Il y a un aspect archétypal, en particulier les personnages de la marquise et de son fils. J’avais envie de la patine du conte, et je suis toujours portée vers la possibilité du fantastique. Le personnage de la vieille Maria, la faiseuse d’anges, m’entraînait dans cette direction. Mais j’ai tiré sur les rênes.

Dans vos trois romans, il y a toujours une jeune fille en lien avec une femme plus âgée.
Un tressage de voix féminines. La question de la filiation et de la transmission est au cœur de tous mes textes. Et je place de manière métaphorique systématiquement un personnage de femme qui raconte. On est constitué comme un oignon de plein de couches de voix, de paroles, déposées en nous, qui nous structurent et peuvent aussi nous détruire.

N’avez-vous pas une prédilection pour les parfums et les odeurs ?
Ma vocation ratée était d’être nez. Les parfumeurs sont des écrivains d’odeurs, comme dit le nez Jean-Claude Ellena. Je suis très synesthésique dans ma manière de fonctionner, j’associe une couleur à un sentiment, etc. Je me suis très tôt rendu compte que la poésie était le lieu d’expression de cette étrangeté et de cette singularité, et qu’elle permettait la métaphore. Je m’astreins à restituer les sensations premières. Il y a quelque chose de l’ordre du chant.

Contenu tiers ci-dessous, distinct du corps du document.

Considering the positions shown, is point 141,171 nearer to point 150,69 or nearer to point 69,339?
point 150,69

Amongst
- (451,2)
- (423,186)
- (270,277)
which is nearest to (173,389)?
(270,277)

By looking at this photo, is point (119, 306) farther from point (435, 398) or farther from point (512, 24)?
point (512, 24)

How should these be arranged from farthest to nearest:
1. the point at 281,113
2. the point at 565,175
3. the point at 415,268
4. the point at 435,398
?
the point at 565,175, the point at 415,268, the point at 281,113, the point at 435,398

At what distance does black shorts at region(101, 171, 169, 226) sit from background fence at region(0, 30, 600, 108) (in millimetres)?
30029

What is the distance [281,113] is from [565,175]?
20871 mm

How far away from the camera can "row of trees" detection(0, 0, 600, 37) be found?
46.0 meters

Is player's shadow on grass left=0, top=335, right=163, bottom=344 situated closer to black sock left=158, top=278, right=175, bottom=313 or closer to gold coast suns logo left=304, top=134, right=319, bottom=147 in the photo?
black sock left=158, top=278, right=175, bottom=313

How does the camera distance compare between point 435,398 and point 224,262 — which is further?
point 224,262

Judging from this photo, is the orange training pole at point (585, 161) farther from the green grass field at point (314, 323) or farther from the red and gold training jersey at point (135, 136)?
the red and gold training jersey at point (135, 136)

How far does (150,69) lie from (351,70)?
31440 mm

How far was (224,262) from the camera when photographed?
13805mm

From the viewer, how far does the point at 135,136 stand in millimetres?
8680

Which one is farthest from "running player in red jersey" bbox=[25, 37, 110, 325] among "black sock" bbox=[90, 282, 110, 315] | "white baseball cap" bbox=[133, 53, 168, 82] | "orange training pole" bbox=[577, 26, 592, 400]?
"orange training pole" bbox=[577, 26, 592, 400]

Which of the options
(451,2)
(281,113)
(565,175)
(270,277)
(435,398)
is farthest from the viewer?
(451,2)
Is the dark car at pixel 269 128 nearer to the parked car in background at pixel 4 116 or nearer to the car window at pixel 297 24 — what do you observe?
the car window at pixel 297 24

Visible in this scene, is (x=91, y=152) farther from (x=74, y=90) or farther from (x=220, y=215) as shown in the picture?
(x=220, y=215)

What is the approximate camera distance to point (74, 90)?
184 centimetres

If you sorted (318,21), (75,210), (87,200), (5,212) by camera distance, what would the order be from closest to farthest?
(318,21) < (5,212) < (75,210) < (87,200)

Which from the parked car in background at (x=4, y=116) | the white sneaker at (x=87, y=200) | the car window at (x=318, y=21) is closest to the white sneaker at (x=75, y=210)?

La nature a une présence forte et omniprésente.
Je vis dedans, elle m’est source inépuisable à la fois de beauté et de peur. L’oxymore est la figure de style que je chéris. Elle dit la dualité des choses. J’ai quand même vécu au pied d’une montagne dans une famille d’alpinistes. J’ai vu de nombreux amis partir vers les sommets qui n’en sont pas revenus, ça forge. L’humilité face aux éléments, au temps, à la météo… Je continue aussi après mes parents et mes grands-parents à cuisiner ce que la terre me fournit. C’est un rapport substantiel à la nature.

C’est de là que vient votre sensibilité à Giono ?
J’ai mangé Giono avant de le lire ! Le fromage de Baumugnes se fabrique dans le village à côté de chez moi. J’ai grandi dans ce bain. Quand je l’ai lu, c’était de l’ordre de la reconnaissance. Il était d’ailleurs une connaissance de ma grand-mère.

En quoi vous êtes-vous sentie proche de l’autrice Sylvie Germain ?
Cela touche à l’écriture poétique et au fantastique. Alors que j’avais écrit une trentaine de pages d’Une immense sensation de calme, j’ai lu le Livre des nuits et le choc a été terrible. J’ai même pensé qu’elle avait volé ma voix. J’avais l’impression de voir les mêmes mélodies de phrases qui me traversaient, j’anticipais les mots qu’elle allait employer. En même temps, c’était comme une apothéose parce qu’elle dépassait la manière dont j’avais envie de faire tomber la phrase. À quoi bon continuer ? J’étais sèche. J’ai arrêté d’écrire. J’ai lu tous ses livres. Après, grâce à elle, je me suis autorisé le fantastique.

Comment se prolonge aujourd’hui la colonne vertébrale politique dont vous parliez à propos de votre arrière-grand-père ?
Il y a des loyautés politiques familiales, écologistes ascendant anarchistes. Ma grand-mère a été membre du Parti communiste longtemps, avant son exclusion. Ce sont des intellectuels de gauche du côté de mon père, ma mère vient d’un milieu paysan et ouvrier. Je suis une métisse sociale. Dans les Hautes-Alpes, la pauvreté n’est jamais loin, c’est une terre de gens de peu.

Cette « conscience » se manifeste dans vos romans ?
Littéralement. Et je considère que l’écriture est un devoir. Je me sens la charge de ne pas trahir un milieu. D’être honnête.